Padahal, Rasulullah sudah memberi teladan yang sangat jelas. Zakat bukan hanya untuk menyambung hidup, tapi untuk menumbuhkan kehidupan. Bukan sekadar belas kasih, tapi juga strategi perubahan sosial dan ekonomi. Sebagaimana dalam sabdanya:
"Lebih baik bagi salah seorang di antara kalian mengambil talinya, lalu mencari kayu bakar dan menjualnya, daripada meminta kepada orang lain". (HR. Bukhari no. 2074, Muslim no. 1042)
Zakat sebagai Alat Pemberdayaan
Rasulullah tidak hanya memerintahkan zakat dikumpulkan, tapi juga digunakan untuk membimbing dan membebaskan. Dalam riwayat lain, beliau bahkan memberi kapak kepada sahabat agar bisa bekerja sendiri. Bukan diberi uang tunai lalu dibiarkan begitu saja. Itulah zakat produktif dalam bentuk paling awal, zakat yang menghidupkan, bukan yang membuat bergantung.
Semangat ini terus berlanjut di masa para khalifah. Umar bin Khattab ra. memperluas cakupan administratif zakat, dan Umar bin Abdul Aziz dikenal sebagai pemimpin yang berhasil mendistribusikan zakat hingga tak tersisa lagi penerima yang layak. Ini bukan dongeng sejarah, tapi bukti bahwa pengelolaan zakat yang produktif bukan hanya mungkin, melainkan harus menjadi arah perjuangan kita hari ini.
Secara syariat, jalan itu sudah terbuka lebar. Fatwa DSN-MUI No. 86/DSN-MUI/XII/2012 menegaskan bahwa zakat boleh dikelola dalam bentuk investasi produktif asal tidak mengurangi hak mustahik dan dikelola secara amanah, profesional, dan akuntabel. Bahkan dalam Surah At-Taubah ayat 60, golongan fi sabilillah menjadi dasar argumentasi kuat bahwa zakat dapat digunakan untuk perjuangan membangun kemandirian umat.
Namun, tantangan di lapangan banyak LAZIS yang masih minim pengalaman dalam program pemberdayaan. SDM mereka lebih terbiasa dengan kegiatan penyaluran konsumtif ketimbang merancang program jangka panjang. Belum lagi kendala ekosistem pendukung: dari mitra usaha, pelatihan, akses pasar, hingga minimnya laporan dampak yang bisa dipertanggungjawabkan ke publik.
Banyak umat Islam belum memahami bahwa zakat dan wakaf bukan hanya sekadar disalurkan, tetapi bisa dikelola secara produktif dan berkelanjutan sesuai syariah.
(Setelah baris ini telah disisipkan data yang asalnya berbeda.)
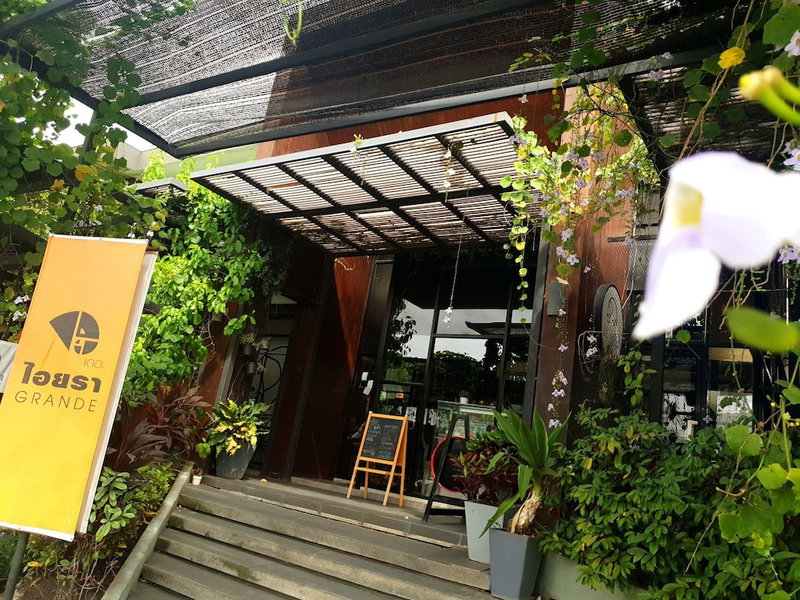 i Residence Hotel, Khlong Luang, Thailand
Ketika istilah seperti zakat saham, wakaf tunai digital, atau skema permodalan syariah disebutkan, responnya masih dingin. Rendahnya literasi menjadi hambatan besar. Maka diperlukan gerakan edukasi masif yang memanfaatkan media digital, konten dakwah kreatif, dan kolaborasi dengan dai muda serta influencer muslim. Literasi adalah jalan pembuka partisipasi.
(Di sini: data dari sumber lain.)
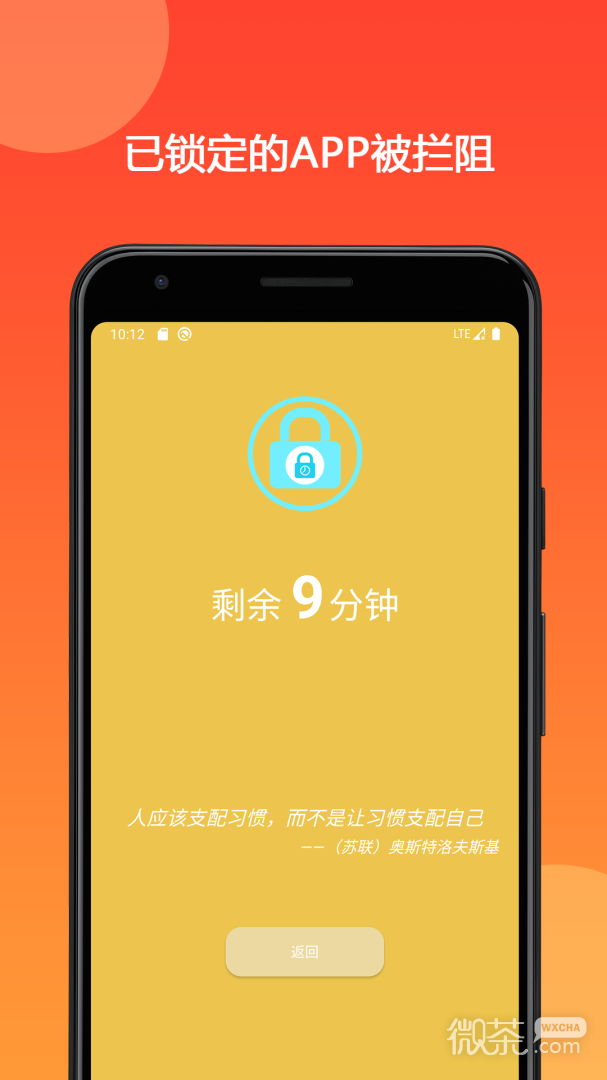 时间锁定器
Namun literasi saja tidak cukup jika distribusi zakat masih tersentral di kota besar. Sementara di desa dan pelosok, tanah-tanah wakaf yang potensial dibiarkan terbengkalai. Ketimpangan ini tidak hanya soal akses, tapi juga soal arah. LAZIS perlu mengambil langkah proaktif dengan membangun perkebunan wakaf untuk petani mustahik, menciptakan desa wisata edukatif Islam, menghadirkan penginapan syariah berbasis komunitas, hingga membuka marketplace yang menyalurkan produk dari penerima zakat daerah. Teknologi digital dan kolaborasi antarlembaga menjadi jembatan untuk mengatasi kesenjangan ini.
Di sisi lain, banyak program pemberdayaan hanya dijalankan oleh satu lembaga tanpa kolaborasi. Padahal tantangan umat terlalu kompleks untuk ditangani sendiri-sendiri. Kini saatnya membentuk ekosistem sinergi zakat dan wakaf yang melibatkan berbagai pihak: LAZIS sebagai pengelola dana, DKM sebagai penggerak lokal, pesantren sebagai basis kaderisasi, kampus sebagai pusat inovasi dan riset, pemerintah sebagai penyedia regulasi dan insentif, serta pelaku usaha sebagai mitra pemberdayaan. Kolaborasi ini bukan pilihan, tapi keharusan.